The joys of pet ownership 🙂

Bathtime Bravery


Remus hates bath time. Hates it. The first time I put him in the tub and started pouring water via a cup over him off he got so scared he crapped himself. Literally. I had to take my partially soaked pup out, clean the tub, and try again. Double the trauma! I was steadfast in my determination to have a clean dog, though, and took steps to make it as easy and painless as possible. I tried feeding him treats (he refused to eat treats until the fourth or fifth bath, thats how much he hated/was scared of bathtime) I got an extendable shower hose to spray him instead of using a container to pour water. I talked to him, I petted him, I tried to wash him as quick as possible…with varying levels of success.

It’s not just baths, my dog is the antithesis of a labrador.
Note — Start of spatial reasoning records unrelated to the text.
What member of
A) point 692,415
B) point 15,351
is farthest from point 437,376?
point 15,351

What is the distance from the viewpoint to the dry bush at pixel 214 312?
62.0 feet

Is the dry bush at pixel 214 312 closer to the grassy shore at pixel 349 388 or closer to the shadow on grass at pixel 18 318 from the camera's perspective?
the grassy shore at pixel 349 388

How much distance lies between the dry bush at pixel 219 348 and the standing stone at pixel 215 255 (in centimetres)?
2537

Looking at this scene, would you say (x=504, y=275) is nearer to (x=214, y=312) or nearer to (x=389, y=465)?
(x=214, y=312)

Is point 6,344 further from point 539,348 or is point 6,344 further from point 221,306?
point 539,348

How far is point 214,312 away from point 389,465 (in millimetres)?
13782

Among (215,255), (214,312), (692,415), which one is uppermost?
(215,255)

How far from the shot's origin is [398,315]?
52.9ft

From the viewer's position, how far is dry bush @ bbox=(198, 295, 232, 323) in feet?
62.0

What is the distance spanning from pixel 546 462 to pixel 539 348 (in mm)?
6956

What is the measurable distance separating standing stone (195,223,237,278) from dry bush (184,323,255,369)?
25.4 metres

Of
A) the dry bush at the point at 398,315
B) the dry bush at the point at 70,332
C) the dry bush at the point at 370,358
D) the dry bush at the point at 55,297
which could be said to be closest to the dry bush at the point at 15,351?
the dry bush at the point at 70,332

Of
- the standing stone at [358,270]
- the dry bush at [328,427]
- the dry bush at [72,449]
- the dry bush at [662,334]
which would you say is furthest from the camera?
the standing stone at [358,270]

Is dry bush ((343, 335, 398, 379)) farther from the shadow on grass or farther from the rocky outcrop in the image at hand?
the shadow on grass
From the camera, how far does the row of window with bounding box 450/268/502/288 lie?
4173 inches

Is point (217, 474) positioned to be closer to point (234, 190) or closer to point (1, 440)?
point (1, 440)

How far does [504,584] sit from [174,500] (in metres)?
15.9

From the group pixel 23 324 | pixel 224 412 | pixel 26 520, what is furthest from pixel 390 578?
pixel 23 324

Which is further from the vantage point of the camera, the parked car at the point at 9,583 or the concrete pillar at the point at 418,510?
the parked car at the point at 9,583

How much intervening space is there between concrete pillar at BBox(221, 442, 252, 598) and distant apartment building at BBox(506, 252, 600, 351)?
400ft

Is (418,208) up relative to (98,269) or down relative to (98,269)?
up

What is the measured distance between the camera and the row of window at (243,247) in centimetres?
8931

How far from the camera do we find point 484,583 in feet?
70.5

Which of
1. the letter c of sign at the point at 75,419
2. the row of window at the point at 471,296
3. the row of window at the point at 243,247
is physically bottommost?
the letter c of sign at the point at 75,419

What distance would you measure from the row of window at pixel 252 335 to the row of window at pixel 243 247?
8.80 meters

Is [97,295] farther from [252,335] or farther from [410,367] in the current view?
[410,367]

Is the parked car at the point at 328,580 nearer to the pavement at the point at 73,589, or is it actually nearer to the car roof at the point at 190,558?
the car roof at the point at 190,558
He doesn’t just dislike water, he is terrified of it. Rivers, creeks, hose water, sprinklers…the only form of water he doesn’t mind is puddles, and those only if it is already raining and the water puddles are so muddy I don’t think he recognizes it as water. That said, my scardy dog faces bathtime bravely.

I don’t have to trick him into the bathroom. I turn the water on, get the nozzle spraying, walk out to the kitchen, and walk him to the bathroom. I don’t even need to put a leash on him. He always pauses before he gets into the tub and looks back at me with the saddest expression like “Do I really have to?” but then when I pat the side he dutifully climbs in. There is no fighting, no dragging, no cajoling or tricking. He knows it’s coming, and he climbs in anyway. He gets treats during the bath, but he eats them like it is his job, like they bring him no enjoyment whatsoever. He doesn’t whimper or whine, he has only attempted to escape once (although if he thinks I’m taking too long he does start to get as close to the outside edge as possible and lean against me to give me a hint) and he even knows not to shake the water off until he’s allowed out of the tub. His tail is tucked so far under his body I have to peel it off to wash his belly. And yet he doesn’t fuss, he doesn’t wiggle, he is a miserable-but cooperative- martyr.

And then after, when I scrub his face with the towel (his absolute favorite part) he is SO HAPPY! It is like he’s thinking “THIS IS THE BEST THING IN THE WORLD! I AM OUT OF THE TUB!” And it never fails, no matter how many times I bathe him, it is right after he gets out (still soggy) that he is just hyper and bouncy and goofy and the happiest he can be. Reminds me that sometimes trials are worth it, if only because of how exciting it is to get to the other side. I just hope I can face my daily, weekly, monthly trials as bravely as Remus faces bathtime. 🙂

Remus Woes


Very different from my “It’s OK Thursday” link up, instead of the “it’s OK” from Remus, I’m going to list a few of his current woes.

“OH woe, ever since I chewed on that puzzle they keep me locked in the kitchen when I’m inside.”
“Oh WOE, I’m locked in more than ever because they redid the yard after all the landscaping I had done. Ungrateful.”
“Oh woe, when I am outside they put me on that chain because I chew through everything else.”
“OH WOE! That chain is SCARY! I am going to just stand here and not move and whimper howl.”
“ohhh wooeee, she’s using that buzzy thing and all my hair is falling off!”
“OH woe. This buzzing takes forever and I just can’t…quite…eat that bug. WOE!”

He’ll really be woeing in a bit because he still needs to be trimmed, bathed, and round two of shaving. (Yeah, his adult coat means first shave is pretty much bushwacking. Round two will tidy him up considerably). Poor, poor fuzzy.